Write out nothing but the lines from the one containing "Anne Klein Women's" through the last line below, both included, and without the pictures.

[Opening Information provided section]

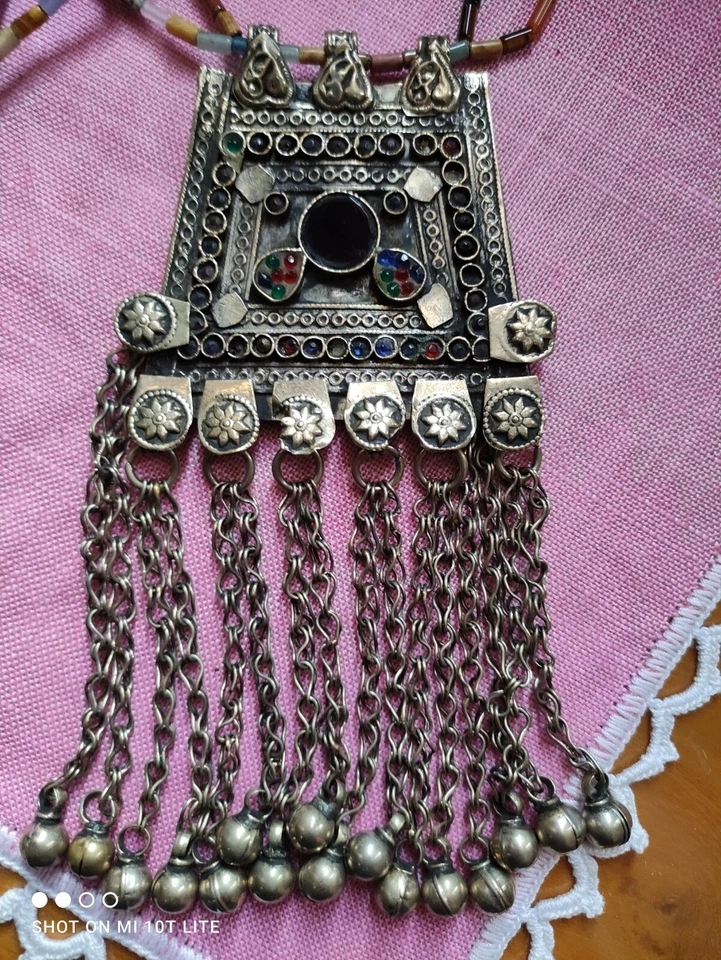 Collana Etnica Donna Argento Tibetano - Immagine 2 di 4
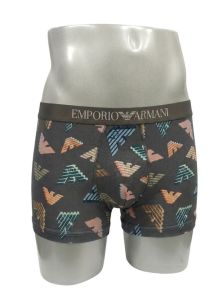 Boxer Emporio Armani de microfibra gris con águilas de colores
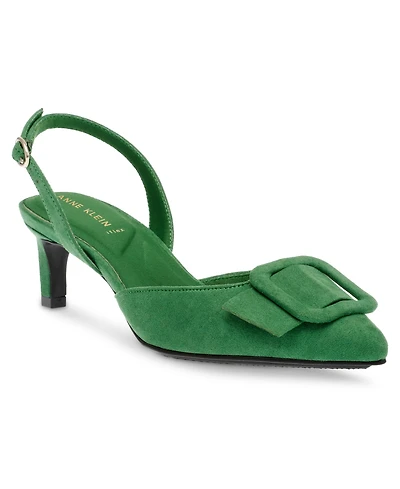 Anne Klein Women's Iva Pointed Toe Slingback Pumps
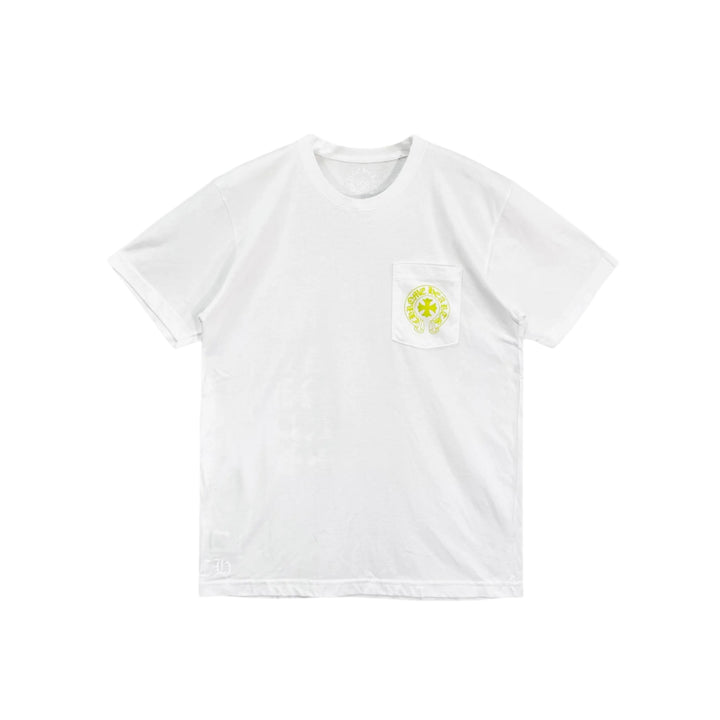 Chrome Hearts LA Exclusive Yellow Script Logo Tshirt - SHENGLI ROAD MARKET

[Closing Information provided section]

**Solution below**
 Anne Klein Women's Iva Pointed Toe Slingback Pumps
 Chrome Hearts LA Exclusive Yellow Script Logo Tshirt - SHENGLI ROAD MARKET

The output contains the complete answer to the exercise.